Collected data

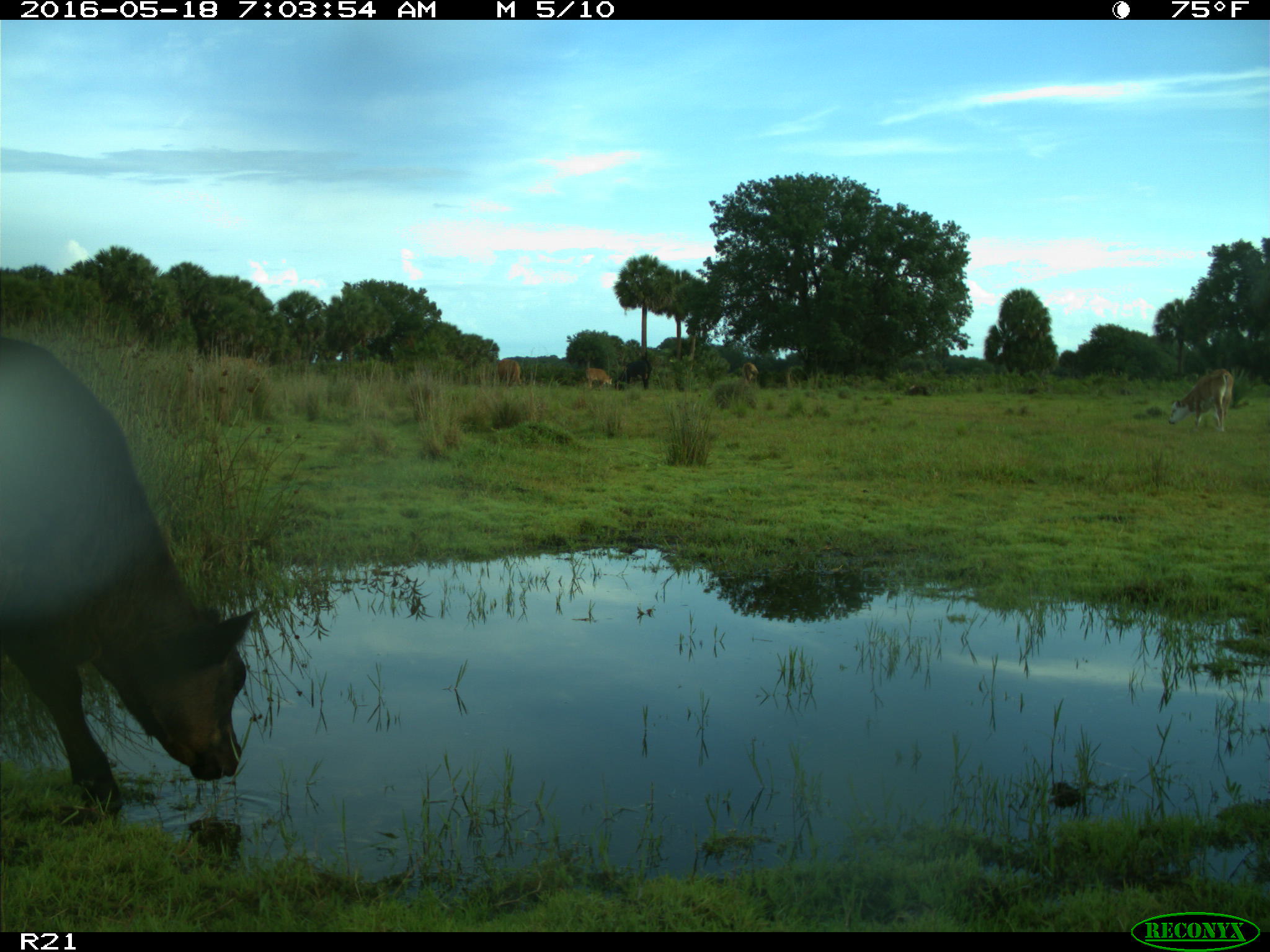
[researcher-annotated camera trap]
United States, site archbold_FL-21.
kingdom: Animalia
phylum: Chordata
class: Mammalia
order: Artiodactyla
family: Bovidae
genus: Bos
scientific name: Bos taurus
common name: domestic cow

==

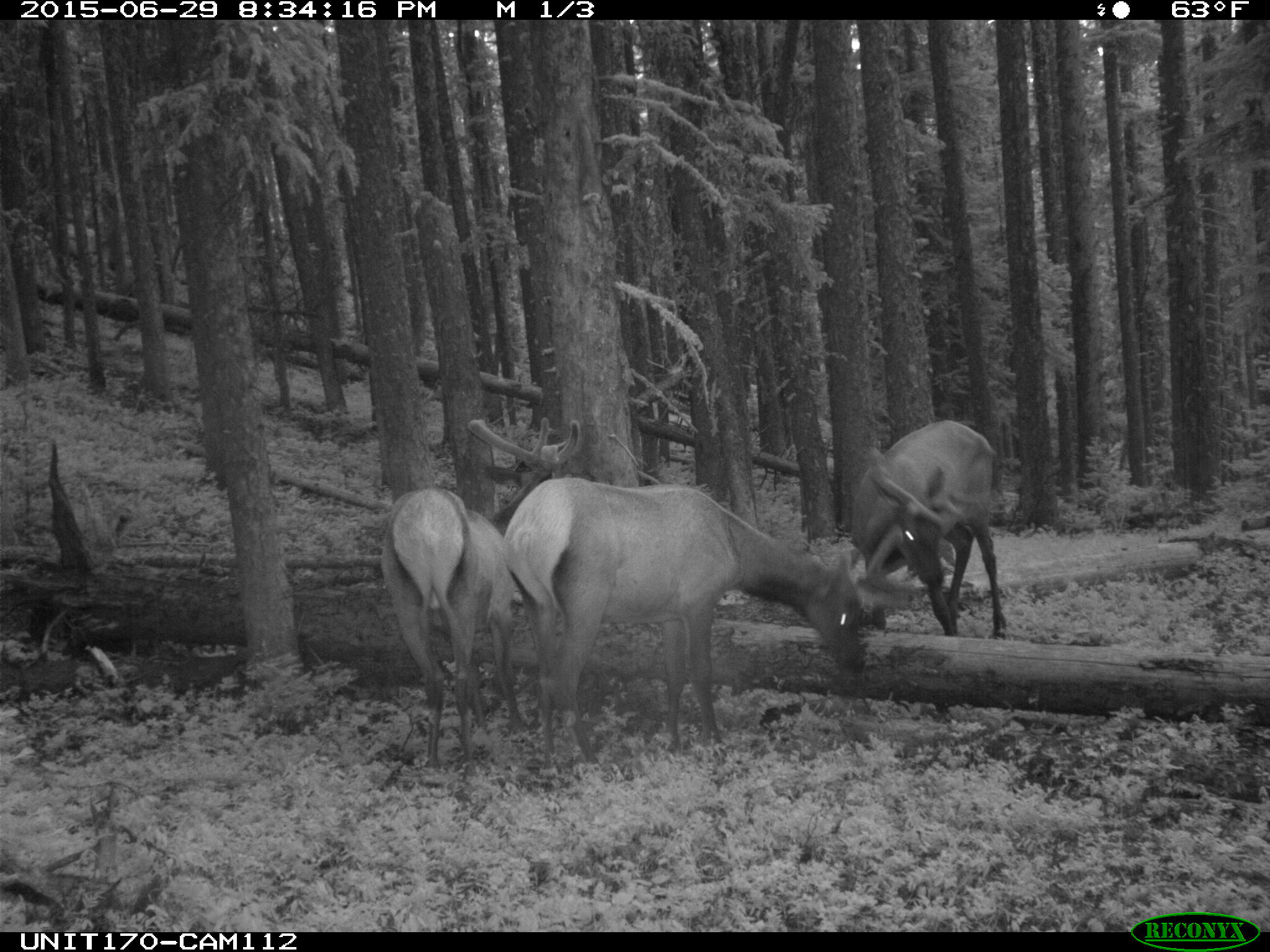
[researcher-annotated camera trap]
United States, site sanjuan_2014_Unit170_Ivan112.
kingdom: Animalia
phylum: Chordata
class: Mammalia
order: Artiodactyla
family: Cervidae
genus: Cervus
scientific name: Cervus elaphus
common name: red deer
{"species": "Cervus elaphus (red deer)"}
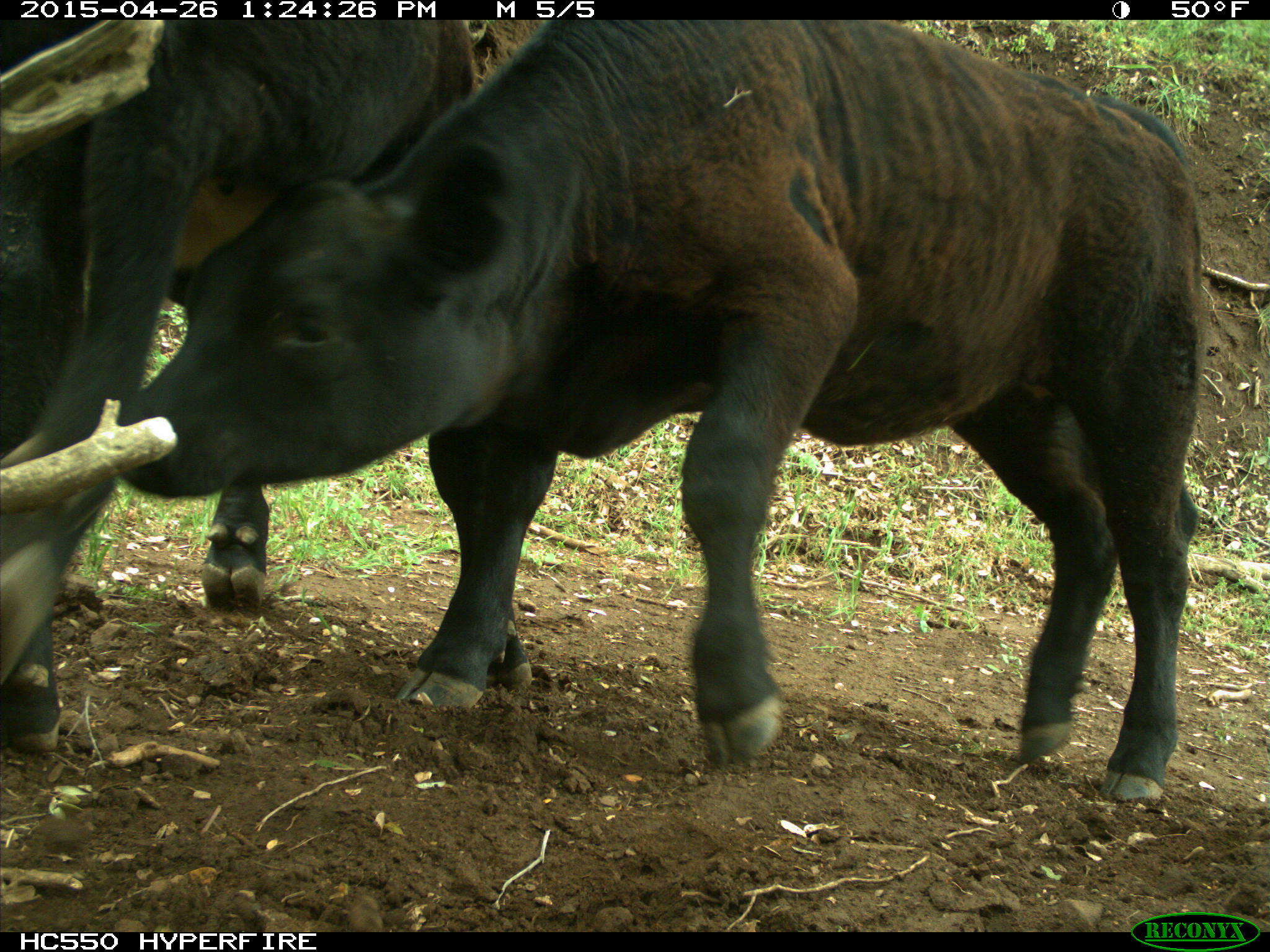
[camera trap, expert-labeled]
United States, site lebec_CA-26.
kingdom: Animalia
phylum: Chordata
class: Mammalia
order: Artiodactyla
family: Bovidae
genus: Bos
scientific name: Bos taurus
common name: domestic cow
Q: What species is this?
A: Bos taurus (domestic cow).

WORK INSTRUCTION: Bring together all lines of the entries above in which the string "site" occurs.

OUTPUT OF THE EXERCISE:
United States, site archbold_FL-21.
United States, site sanjuan_2014_Unit170_Ivan112.
United States, site lebec_CA-26.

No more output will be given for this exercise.